The FDA requested the reviews last month and gave
the drugmakers six months to respond.
The request is similar to one the FDA made in
2003 regarding antidepressants and suicidal behavior in children. That
review resulted in a "black box" warning, the FDA's toughest, on the
drugs' labels last year. This is only the second review of that type,
says Robert Temple of the FDA's Center for Drug Evaluation and Research.
U.S. sales of anti-seizure drugs, including No.
1-seller Neurontin, made by Pfizer, and No. 2 Topamax from Ortho-McNeil
Pharmaceutical, were the fifth-largest drug category last year, says
research firm IMS Health. That's largely because they're used for many
ailments other than epilepsy, which affects an estimated 2.7 million
Americans. Neurontin is most often prescribed for pain. Topamax also
prevents migraines.
The FDA says it's doing the review because, as it
learned with antidepressants, links between medications and adverse
events can be missed "if you don't look properly," Temple says. The FDA
review was first reported by the Boston Globe Wednesday.
The agency also has been pressed by New York law
firm Finkelstein & Partners. It asked the FDA last year to add a black
box suicide warning to Neurontin and says it has given the FDA 261
reports of people who committed suicide while on Neurontin. None had
attempted suicide before, says attorney Andrew Finkelstein. Half took
Neurontin for pain, he says.
Finkelstein has filed 73 personal injury lawsuits
against Pfizer regarding Neurontin. Finkelstein says FDA drug reviewers
in 1992 — two years before Neurontin hit the market — concluded the
drug's safety profile was good, but that less common, serious adverse
events would limit its usefulness. One concern was that depression in
people with epilepsy might worsen and lead to suicide. The FDA is
reviewing that report, Temple says.
More than 10 million people have taken Neurontin,
Pfizer says.
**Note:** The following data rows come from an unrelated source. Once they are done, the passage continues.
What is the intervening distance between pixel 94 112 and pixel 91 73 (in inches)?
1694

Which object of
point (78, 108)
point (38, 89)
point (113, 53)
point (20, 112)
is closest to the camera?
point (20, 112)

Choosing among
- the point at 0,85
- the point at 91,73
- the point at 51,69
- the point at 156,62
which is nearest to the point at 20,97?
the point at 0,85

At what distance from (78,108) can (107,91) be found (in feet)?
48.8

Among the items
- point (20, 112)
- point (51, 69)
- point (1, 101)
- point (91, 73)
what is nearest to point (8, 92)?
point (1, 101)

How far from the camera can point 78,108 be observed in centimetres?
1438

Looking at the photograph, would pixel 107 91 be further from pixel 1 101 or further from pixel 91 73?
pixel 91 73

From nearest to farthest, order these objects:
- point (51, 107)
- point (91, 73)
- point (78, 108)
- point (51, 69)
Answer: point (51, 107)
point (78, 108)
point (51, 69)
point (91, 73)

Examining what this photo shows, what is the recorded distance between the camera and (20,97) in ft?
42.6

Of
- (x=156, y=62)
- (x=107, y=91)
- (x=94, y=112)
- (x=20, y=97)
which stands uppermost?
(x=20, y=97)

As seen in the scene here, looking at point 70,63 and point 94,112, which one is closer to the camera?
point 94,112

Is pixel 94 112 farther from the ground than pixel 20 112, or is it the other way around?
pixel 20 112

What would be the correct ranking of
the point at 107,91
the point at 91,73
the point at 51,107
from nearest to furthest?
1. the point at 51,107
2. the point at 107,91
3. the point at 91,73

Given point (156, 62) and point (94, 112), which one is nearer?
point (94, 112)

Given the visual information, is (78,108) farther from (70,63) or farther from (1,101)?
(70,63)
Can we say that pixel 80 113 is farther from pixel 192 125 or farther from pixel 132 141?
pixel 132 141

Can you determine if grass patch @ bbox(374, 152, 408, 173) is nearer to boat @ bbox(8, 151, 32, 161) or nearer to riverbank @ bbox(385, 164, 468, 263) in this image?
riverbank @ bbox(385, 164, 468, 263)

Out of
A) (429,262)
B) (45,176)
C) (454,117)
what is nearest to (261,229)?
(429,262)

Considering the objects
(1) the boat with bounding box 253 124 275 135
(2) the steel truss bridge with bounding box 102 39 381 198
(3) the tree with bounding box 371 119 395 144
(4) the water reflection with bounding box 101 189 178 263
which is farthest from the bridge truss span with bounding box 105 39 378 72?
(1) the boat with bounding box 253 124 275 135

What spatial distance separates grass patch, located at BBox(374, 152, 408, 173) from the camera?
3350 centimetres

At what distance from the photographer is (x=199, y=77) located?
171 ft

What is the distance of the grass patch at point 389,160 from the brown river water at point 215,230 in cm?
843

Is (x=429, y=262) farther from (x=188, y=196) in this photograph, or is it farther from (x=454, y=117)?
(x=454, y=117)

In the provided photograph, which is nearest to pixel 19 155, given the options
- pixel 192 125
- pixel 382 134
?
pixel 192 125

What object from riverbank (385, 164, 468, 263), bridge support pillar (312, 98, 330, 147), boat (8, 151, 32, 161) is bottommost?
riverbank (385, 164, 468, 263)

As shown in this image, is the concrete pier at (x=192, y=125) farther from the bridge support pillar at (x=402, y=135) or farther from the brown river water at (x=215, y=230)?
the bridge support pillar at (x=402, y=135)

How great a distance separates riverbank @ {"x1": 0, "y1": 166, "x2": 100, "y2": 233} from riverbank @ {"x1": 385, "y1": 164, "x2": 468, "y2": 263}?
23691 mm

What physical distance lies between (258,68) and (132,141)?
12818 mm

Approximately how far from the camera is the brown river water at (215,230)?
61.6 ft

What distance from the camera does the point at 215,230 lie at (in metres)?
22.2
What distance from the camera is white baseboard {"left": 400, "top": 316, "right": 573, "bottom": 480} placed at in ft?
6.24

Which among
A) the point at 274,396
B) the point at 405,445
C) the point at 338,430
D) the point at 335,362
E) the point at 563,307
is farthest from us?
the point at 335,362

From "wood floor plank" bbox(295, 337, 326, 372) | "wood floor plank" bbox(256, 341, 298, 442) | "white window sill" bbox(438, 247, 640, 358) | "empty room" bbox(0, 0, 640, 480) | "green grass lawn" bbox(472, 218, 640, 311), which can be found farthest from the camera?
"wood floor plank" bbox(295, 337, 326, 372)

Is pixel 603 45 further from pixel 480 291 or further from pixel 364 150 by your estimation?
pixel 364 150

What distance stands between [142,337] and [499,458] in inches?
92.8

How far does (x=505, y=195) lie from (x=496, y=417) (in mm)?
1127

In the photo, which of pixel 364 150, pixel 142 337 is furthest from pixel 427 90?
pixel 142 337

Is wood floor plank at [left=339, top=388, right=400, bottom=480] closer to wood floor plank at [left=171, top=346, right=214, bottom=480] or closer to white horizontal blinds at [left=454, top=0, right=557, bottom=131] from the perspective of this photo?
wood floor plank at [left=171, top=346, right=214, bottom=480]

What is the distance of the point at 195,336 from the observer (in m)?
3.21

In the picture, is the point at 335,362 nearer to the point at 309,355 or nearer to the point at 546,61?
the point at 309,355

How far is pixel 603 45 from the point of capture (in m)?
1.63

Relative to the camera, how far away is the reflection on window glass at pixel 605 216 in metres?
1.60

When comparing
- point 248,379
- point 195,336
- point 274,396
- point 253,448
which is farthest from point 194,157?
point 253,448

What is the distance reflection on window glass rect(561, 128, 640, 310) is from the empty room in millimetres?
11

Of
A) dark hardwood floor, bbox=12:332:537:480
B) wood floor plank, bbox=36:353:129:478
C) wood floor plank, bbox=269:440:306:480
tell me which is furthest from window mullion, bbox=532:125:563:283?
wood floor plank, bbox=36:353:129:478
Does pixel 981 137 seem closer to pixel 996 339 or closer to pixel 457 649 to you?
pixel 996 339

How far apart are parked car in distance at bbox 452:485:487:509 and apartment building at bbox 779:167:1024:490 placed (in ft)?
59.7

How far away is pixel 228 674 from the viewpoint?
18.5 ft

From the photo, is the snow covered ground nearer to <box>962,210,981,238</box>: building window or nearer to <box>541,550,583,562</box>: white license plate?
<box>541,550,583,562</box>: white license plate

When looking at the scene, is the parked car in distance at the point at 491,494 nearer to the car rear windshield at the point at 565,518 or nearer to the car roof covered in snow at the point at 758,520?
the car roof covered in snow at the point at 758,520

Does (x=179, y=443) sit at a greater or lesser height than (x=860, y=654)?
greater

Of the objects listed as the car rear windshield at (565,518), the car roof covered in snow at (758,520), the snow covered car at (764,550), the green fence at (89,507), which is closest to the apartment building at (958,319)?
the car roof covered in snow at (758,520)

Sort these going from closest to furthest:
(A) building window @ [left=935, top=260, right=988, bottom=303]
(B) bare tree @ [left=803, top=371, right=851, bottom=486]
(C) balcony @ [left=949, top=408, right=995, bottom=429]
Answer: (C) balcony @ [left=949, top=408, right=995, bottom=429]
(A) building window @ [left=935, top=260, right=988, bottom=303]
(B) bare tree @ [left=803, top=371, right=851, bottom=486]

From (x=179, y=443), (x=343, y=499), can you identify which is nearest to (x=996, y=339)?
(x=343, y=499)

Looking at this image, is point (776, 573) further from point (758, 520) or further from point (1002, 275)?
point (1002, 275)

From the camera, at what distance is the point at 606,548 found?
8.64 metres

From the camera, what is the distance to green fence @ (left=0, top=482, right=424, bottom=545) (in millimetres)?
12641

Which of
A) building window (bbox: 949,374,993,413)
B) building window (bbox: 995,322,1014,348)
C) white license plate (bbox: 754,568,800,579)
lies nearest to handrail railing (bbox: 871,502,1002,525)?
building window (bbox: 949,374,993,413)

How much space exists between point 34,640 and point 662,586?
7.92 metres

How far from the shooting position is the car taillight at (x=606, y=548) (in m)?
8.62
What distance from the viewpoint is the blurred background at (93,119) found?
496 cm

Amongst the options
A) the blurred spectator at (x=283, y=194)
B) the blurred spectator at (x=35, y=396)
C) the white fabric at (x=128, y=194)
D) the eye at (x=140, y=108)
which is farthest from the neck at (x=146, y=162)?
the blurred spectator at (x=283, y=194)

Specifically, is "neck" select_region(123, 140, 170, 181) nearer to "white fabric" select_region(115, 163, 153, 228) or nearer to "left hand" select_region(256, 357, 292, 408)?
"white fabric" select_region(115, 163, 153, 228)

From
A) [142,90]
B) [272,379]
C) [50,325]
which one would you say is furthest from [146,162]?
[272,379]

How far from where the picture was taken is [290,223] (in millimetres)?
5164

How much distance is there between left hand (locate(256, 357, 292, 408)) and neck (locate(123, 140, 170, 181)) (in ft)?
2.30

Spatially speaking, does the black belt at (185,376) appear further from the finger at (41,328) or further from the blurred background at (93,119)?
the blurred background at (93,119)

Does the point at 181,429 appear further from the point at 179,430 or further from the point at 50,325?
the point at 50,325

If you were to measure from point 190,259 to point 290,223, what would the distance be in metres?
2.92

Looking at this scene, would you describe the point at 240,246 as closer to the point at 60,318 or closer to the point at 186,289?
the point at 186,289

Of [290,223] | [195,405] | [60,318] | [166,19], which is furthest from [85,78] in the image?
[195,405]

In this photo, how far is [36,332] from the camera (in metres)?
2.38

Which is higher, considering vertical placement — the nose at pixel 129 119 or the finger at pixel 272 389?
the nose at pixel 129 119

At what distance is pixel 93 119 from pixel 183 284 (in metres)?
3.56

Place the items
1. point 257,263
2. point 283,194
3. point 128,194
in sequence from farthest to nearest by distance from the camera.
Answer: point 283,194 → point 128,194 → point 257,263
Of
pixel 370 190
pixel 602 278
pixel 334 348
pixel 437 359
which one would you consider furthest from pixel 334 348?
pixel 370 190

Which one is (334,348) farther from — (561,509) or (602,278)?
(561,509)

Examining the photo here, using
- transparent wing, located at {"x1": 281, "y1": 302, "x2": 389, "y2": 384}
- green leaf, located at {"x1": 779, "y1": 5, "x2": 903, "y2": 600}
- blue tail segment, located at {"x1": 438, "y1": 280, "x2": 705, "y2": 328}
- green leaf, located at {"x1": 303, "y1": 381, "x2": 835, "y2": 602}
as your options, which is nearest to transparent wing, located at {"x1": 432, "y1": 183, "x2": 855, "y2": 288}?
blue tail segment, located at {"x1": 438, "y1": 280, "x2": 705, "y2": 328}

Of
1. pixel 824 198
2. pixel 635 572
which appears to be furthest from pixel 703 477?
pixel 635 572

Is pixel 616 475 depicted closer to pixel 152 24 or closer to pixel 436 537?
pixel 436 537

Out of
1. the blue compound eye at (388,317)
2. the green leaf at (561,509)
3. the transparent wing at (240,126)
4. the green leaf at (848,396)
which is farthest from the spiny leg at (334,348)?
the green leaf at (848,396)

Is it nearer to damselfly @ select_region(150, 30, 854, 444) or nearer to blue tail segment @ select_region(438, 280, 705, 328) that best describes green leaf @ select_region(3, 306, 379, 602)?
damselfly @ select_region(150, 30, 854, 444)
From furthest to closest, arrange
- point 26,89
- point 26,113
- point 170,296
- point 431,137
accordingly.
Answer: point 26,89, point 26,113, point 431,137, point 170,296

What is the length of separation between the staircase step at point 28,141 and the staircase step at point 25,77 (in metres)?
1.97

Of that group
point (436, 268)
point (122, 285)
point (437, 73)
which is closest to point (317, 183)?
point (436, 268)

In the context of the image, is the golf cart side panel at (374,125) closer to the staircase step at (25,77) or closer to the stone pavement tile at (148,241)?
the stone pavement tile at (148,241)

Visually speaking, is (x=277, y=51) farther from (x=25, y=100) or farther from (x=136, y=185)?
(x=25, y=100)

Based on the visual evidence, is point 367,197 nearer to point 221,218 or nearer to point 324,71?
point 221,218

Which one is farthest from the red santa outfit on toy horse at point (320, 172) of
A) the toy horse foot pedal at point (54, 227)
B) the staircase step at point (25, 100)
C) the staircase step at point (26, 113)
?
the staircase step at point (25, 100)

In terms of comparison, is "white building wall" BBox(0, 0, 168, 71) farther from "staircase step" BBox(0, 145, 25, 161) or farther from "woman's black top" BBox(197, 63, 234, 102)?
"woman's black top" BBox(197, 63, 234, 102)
The drug's prescribing information, a 29-page document that
goes to doctors, mentions "suicide gesture" as a rare adverse event,
meaning it occurs in fewer than 1% of 1,000 patients. Pfizer spokesman
Paul Fitzhenry says Neurontin adverse event reports over the past decade
"show no link between Neurontin and suicidal thoughts or behavior."
Last year, Pfizer division Warner-Lambert pleaded
guilty to illegally marketing Neurontin to treat ailments for which it
was not FDA approved. Although the marketing occurred in the mid-1990s,
before Pfizer owned Warner, Pfizer paid $430 million in fines to settle
the Justice Department's allegations.
Neurontin is FDA-approved to treat epilepsy when
used with another drug and for pain related to shingles. But doctors can
prescribe drugs for whatever they want, and prosecutors say the illegal
promotion boosted Neurontin sales so that 94% were for non-FDA approved
conditions by 2002.
Gregory Barkley, an epilepsy specialist at Henry
Ford Hospital in Detroit, says he would not be surprised if the review
shows high rates of suicidal behavior. People with epilepsy have about
twice the rate of depression as the general population, he says, and
depression rates are also high among bipolar patients, who may take
anti-convulsants. "I doubt that one anti-convulsant will be any worse
than others," he says.
Neurontin sales fell 74% in the first quarter to
$182 million because of new generic competition.